Passage provided —
◆ ◆ ◆ ◆ ◆

The Milvian (or Mulvian) Bridge ( or ;  or ) is a bridge over the Tiber in northern Rome, Italy.  It was an economically and strategically important bridge in the era of the Roman Empire and was the site of the famous Battle of the Milvian Bridge in 312, which led to the imperial rule of Constantine.

Early history 

A bridge was built by consul Gaius Claudius Nero in 206 BC after he had defeated the Carthaginian army in the Battle of the Metaurus. In 109 BC, censor Marcus Aemilius Scaurus built a new bridge of stone in the same position, demolishing the old one. In 63 BC, letters from the conspirators of the Catiline conspiracy were intercepted here, allowing Cicero to read them to the Roman Senate the next day. In AD 312, Constantine I defeated his stronger rival Maxentius between this bridge and Saxa Rubra, in the famous Battle of the Milvian Bridge.

During the Middle Ages, the bridge was renovated by a monk named Acuzio, and in 1429 Pope Martin V asked a famous architect, Francesco da Genazzano, to repair it because it was collapsing. During the 18th and 19th centuries, the bridge was modified by two architects, Giuseppe Valadier and Domenico Pigiani.

The bridge was badly damaged in 1849 by Garibaldi's troops, in an attempt to block a French invasion, and later repaired by Pope Pius IX in 1850.

In January 1873 the novelist Henry James, an unlikely yet adequate horseman, made the Ponte Milvio the first of many Roman destinations on horseback. He commented “I can stick on a horse better than I supposed.”

Problems

Love locks
Following the release of the popular book and movie "I Want You" (Ho voglia di te 2006) by author Federico Moccia, couples started - as a token of love - to attach padlocks to a lamppost on the bridge. After attaching the lock, they throw the key behind them into the Tiber. However, after the lamppost partially collapsed in 2007 because of the weight of the padlocks, all parts of the bridge including its balustrades, railings and garbage bins were used. It has continued despite Rome's city council introducing a €50 fine for anyone found attaching locks to the bridge. In 2012 city authorities removed all locks from the bridge. The love lock tradition has since spread around Italy, the rest of Europe and across the globe.

◆ ◆ ◆ ◆ ◆

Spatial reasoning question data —
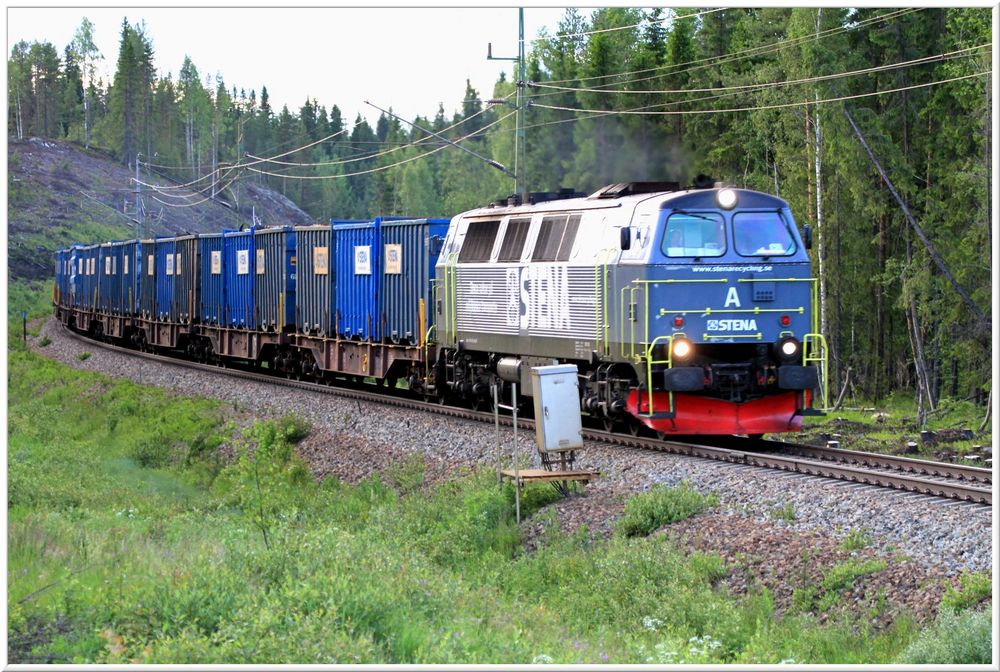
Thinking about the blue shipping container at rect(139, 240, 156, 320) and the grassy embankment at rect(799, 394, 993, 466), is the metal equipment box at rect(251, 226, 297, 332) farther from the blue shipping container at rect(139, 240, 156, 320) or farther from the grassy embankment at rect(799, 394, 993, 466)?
the grassy embankment at rect(799, 394, 993, 466)

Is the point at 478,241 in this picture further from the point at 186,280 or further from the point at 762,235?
the point at 186,280

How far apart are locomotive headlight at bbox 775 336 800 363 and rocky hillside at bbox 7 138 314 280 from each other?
63677mm

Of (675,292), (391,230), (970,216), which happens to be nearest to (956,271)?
(970,216)

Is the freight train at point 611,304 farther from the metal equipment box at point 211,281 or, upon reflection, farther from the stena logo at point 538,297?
the metal equipment box at point 211,281

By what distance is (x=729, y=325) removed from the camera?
1585 cm

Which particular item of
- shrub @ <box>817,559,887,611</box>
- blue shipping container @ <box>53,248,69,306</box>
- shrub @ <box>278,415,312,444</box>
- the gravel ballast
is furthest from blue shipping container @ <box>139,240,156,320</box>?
shrub @ <box>817,559,887,611</box>

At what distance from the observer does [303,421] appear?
2214cm

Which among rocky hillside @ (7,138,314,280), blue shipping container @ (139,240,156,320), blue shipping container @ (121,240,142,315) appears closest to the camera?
blue shipping container @ (139,240,156,320)

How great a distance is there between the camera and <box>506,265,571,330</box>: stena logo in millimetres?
17453

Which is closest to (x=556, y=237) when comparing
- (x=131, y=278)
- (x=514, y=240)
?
(x=514, y=240)

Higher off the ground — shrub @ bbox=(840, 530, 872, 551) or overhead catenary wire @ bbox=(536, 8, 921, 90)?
overhead catenary wire @ bbox=(536, 8, 921, 90)

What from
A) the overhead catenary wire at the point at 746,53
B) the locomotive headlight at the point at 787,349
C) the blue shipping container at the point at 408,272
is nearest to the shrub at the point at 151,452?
the blue shipping container at the point at 408,272

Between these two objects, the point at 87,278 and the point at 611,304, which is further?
the point at 87,278

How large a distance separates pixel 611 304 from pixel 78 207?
82.4 m
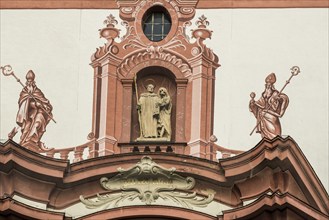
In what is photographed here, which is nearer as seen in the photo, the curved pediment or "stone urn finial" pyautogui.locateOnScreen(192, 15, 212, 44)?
the curved pediment

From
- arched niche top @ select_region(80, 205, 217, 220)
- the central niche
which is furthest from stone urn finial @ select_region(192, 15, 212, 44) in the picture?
arched niche top @ select_region(80, 205, 217, 220)

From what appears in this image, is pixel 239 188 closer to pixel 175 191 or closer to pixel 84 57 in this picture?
pixel 175 191

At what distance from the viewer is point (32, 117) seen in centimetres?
3388

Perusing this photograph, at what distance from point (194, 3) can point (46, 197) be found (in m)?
3.91

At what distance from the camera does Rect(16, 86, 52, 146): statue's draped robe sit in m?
33.6

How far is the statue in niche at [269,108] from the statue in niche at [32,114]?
3002 mm

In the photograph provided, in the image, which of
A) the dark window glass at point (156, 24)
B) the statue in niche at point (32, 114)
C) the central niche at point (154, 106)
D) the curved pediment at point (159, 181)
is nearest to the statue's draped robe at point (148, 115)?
the central niche at point (154, 106)

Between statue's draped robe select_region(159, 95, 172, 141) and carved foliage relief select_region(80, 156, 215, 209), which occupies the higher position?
statue's draped robe select_region(159, 95, 172, 141)

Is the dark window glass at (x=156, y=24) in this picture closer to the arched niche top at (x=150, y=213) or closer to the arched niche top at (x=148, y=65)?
the arched niche top at (x=148, y=65)

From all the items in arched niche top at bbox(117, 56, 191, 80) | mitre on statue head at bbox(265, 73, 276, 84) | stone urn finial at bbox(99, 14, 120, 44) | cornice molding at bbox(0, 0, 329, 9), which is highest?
cornice molding at bbox(0, 0, 329, 9)

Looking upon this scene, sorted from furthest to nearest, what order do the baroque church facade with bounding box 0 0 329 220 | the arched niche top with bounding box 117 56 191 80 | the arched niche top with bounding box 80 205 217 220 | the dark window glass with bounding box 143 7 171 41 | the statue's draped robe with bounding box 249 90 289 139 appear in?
the dark window glass with bounding box 143 7 171 41, the arched niche top with bounding box 117 56 191 80, the statue's draped robe with bounding box 249 90 289 139, the arched niche top with bounding box 80 205 217 220, the baroque church facade with bounding box 0 0 329 220

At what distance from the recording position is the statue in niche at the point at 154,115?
110 feet

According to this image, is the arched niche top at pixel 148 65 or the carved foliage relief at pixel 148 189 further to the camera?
the arched niche top at pixel 148 65

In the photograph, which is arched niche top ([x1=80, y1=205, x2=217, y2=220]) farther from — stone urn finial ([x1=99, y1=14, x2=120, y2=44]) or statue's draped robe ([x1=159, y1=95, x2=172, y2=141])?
stone urn finial ([x1=99, y1=14, x2=120, y2=44])
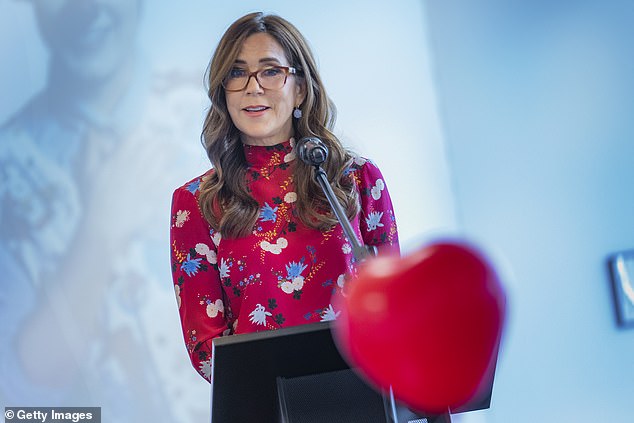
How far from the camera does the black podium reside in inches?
58.8

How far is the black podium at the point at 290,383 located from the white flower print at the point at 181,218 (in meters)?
0.90

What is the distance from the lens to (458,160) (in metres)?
3.79

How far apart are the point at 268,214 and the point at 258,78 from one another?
1.18ft

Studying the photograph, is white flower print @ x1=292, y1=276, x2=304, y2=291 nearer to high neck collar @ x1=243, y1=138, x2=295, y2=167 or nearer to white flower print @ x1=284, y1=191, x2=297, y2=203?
white flower print @ x1=284, y1=191, x2=297, y2=203

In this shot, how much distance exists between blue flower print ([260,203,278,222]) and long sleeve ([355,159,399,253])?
0.81ft

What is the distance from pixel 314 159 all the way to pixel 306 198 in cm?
68

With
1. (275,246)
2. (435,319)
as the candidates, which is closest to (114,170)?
(275,246)

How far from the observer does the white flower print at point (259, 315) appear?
2240mm

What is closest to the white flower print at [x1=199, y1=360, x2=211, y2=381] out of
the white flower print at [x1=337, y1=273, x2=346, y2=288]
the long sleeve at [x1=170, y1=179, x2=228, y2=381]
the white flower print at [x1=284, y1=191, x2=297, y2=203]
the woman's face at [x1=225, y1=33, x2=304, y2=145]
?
the long sleeve at [x1=170, y1=179, x2=228, y2=381]

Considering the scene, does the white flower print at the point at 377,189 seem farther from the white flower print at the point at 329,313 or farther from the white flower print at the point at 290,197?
the white flower print at the point at 329,313

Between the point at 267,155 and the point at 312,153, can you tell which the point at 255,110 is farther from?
the point at 312,153

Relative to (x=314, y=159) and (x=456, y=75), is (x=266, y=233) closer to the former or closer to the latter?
(x=314, y=159)

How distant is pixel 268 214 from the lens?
235cm

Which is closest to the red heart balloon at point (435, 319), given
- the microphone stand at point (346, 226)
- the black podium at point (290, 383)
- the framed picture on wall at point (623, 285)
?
the microphone stand at point (346, 226)
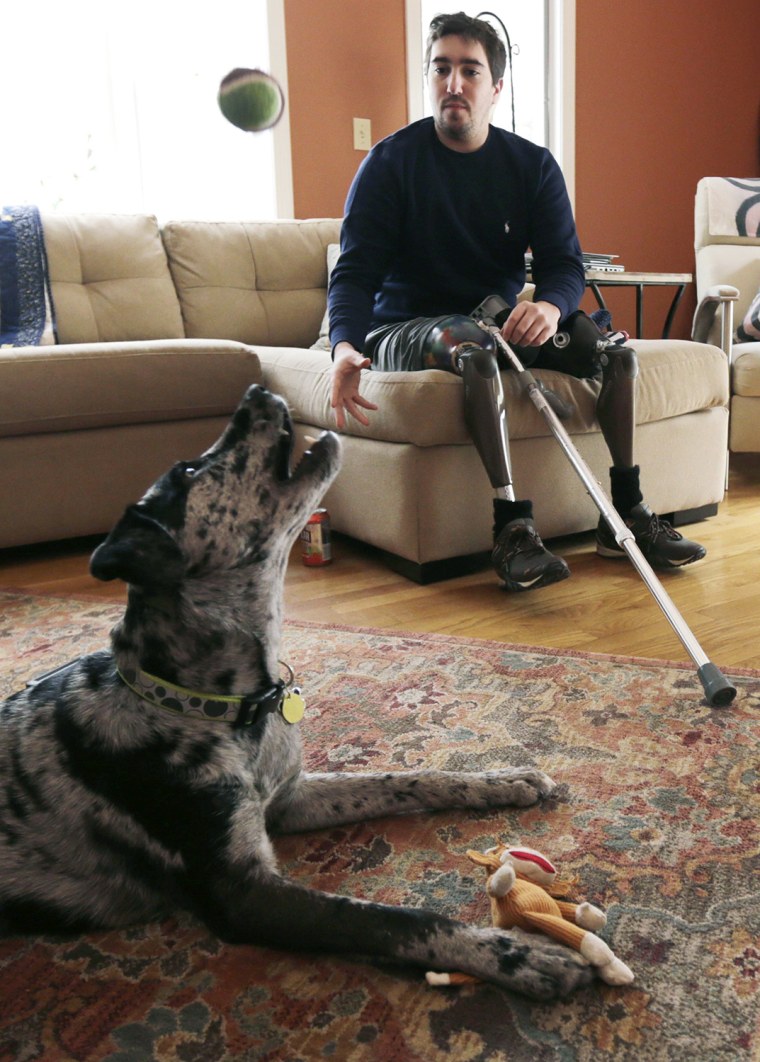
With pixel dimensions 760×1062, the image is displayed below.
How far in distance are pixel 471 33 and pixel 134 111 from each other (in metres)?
2.21

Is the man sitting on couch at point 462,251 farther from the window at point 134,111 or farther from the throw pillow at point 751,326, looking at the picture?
the window at point 134,111

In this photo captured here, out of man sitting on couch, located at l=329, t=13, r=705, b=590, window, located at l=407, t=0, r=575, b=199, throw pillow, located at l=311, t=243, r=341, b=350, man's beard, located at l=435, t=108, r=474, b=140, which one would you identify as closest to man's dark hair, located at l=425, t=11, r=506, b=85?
man sitting on couch, located at l=329, t=13, r=705, b=590

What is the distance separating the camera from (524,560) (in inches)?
81.3

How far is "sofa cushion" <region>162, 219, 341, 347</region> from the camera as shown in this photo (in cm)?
341

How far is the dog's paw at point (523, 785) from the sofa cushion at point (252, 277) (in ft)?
8.36

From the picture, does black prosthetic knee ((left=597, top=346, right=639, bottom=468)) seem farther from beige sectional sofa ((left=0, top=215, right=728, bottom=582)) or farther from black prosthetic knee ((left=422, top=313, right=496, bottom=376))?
black prosthetic knee ((left=422, top=313, right=496, bottom=376))

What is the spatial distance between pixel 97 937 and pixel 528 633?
1.13 metres

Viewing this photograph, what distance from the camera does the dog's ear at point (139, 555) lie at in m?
0.91

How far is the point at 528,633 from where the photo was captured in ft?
6.25

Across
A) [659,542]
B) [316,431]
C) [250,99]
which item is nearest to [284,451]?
[659,542]

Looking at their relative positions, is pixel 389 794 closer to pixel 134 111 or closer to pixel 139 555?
pixel 139 555

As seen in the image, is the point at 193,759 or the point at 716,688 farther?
the point at 716,688

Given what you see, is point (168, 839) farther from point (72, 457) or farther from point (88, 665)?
point (72, 457)

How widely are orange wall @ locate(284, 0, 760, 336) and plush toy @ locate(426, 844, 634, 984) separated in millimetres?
3572
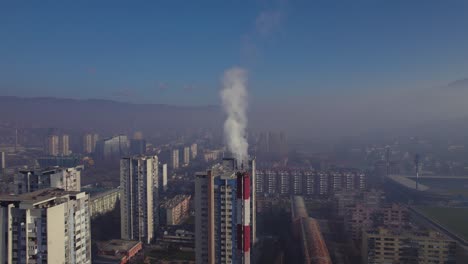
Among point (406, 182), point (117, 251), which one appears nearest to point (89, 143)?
point (117, 251)

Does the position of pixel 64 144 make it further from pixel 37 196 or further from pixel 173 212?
pixel 37 196

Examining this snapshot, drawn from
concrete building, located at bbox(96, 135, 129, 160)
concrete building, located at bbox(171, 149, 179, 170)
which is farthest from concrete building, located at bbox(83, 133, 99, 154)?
concrete building, located at bbox(171, 149, 179, 170)

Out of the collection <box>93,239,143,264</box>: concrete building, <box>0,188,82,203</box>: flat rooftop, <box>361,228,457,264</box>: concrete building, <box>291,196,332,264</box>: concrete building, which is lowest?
<box>93,239,143,264</box>: concrete building

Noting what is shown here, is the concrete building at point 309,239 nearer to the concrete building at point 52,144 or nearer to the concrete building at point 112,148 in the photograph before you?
the concrete building at point 112,148

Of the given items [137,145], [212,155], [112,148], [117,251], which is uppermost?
[137,145]

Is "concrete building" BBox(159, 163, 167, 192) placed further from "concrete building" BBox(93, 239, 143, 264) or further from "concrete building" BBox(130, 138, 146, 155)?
"concrete building" BBox(130, 138, 146, 155)

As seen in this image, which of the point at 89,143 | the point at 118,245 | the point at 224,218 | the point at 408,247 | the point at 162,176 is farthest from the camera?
the point at 89,143
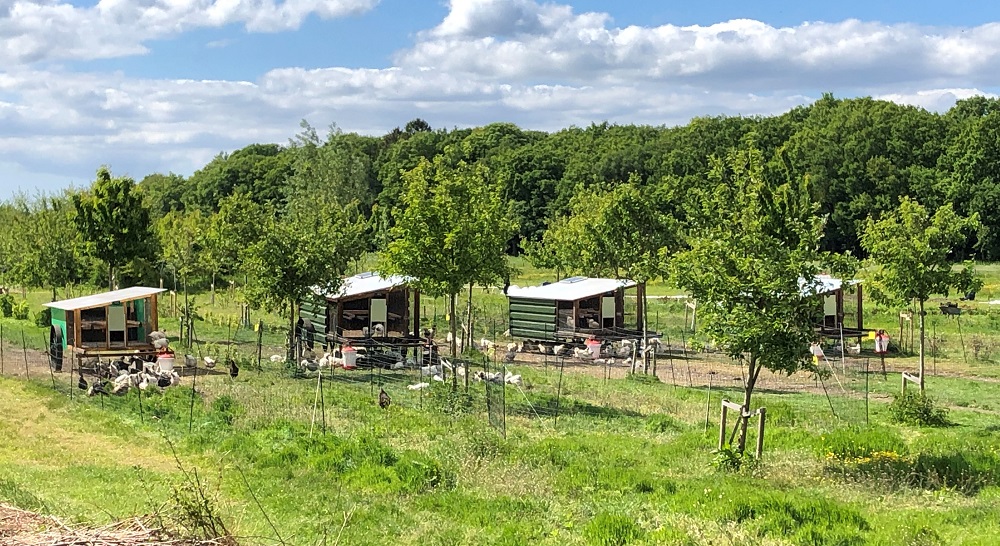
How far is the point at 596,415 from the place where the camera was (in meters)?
22.7

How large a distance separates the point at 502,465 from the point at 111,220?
86.5ft

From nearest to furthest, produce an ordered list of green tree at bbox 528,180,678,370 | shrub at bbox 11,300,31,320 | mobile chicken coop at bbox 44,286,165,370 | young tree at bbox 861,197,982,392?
young tree at bbox 861,197,982,392
mobile chicken coop at bbox 44,286,165,370
green tree at bbox 528,180,678,370
shrub at bbox 11,300,31,320

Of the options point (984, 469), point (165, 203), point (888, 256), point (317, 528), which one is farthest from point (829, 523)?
point (165, 203)

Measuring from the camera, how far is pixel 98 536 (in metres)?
8.41

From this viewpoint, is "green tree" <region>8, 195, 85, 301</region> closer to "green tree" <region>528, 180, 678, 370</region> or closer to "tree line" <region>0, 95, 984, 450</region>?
"tree line" <region>0, 95, 984, 450</region>

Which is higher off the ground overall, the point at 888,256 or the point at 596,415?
the point at 888,256

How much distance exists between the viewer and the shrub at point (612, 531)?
12078mm

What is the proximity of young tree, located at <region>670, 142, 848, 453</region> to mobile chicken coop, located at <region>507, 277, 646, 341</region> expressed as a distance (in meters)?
20.3

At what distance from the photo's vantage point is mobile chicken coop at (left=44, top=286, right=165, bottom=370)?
98.7ft

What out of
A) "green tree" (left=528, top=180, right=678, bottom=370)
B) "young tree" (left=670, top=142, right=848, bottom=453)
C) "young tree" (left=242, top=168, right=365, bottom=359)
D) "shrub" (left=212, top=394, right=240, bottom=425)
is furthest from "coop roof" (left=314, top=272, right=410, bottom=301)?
"young tree" (left=670, top=142, right=848, bottom=453)

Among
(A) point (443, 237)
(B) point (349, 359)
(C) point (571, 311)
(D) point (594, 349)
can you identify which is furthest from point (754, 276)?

◆ ◆ ◆ ◆ ◆

Problems and tasks —
#1 Answer these questions using the Milvian Bridge passage.
(a) Who built a bridge at this site in 206 BC?
(b) In what year did Pope Pius IX repair the bridge?
(c) How much is the fine that Rome's city council introduced for attaching locks to the bridge?
#2 Extract word for word the section of the Milvian Bridge passage starting at "A bridge was" and ending at "and Domenico Pigiani.".
Nothing in the data above is used here.

Complete answers —
#1
(a) Consul Gaius Claudius Nero
(b) 1850
(c) €50

#2
A bridge was built by consul Gaius Claudius Nero in 206 BC after he had defeated the Carthaginian army in the Battle of the Metaurus. In 109 BC, censor Marcus Aemilius Scaurus built a new bridge of stone in the same position, demolishing the old one. In 63 BC, letters from the conspirators of the Catiline conspiracy were intercepted here, allowing Cicero to read them to the Roman Senate the next day. In AD 312, Constantine I defeated his stronger rival Maxentius between this bridge and Saxa Rubra, in the famous Battle of the Milvian Bridge.

During the Middle Ages, the bridge was renovated by a monk named Acuzio, and in 1429 Pope Martin V asked a famous architect, Francesco da Genazzano, to repair it because it was collapsing. During the 18th and 19th centuries, the bridge was modified by two architects, Giuseppe Valadier and Domenico Pigiani.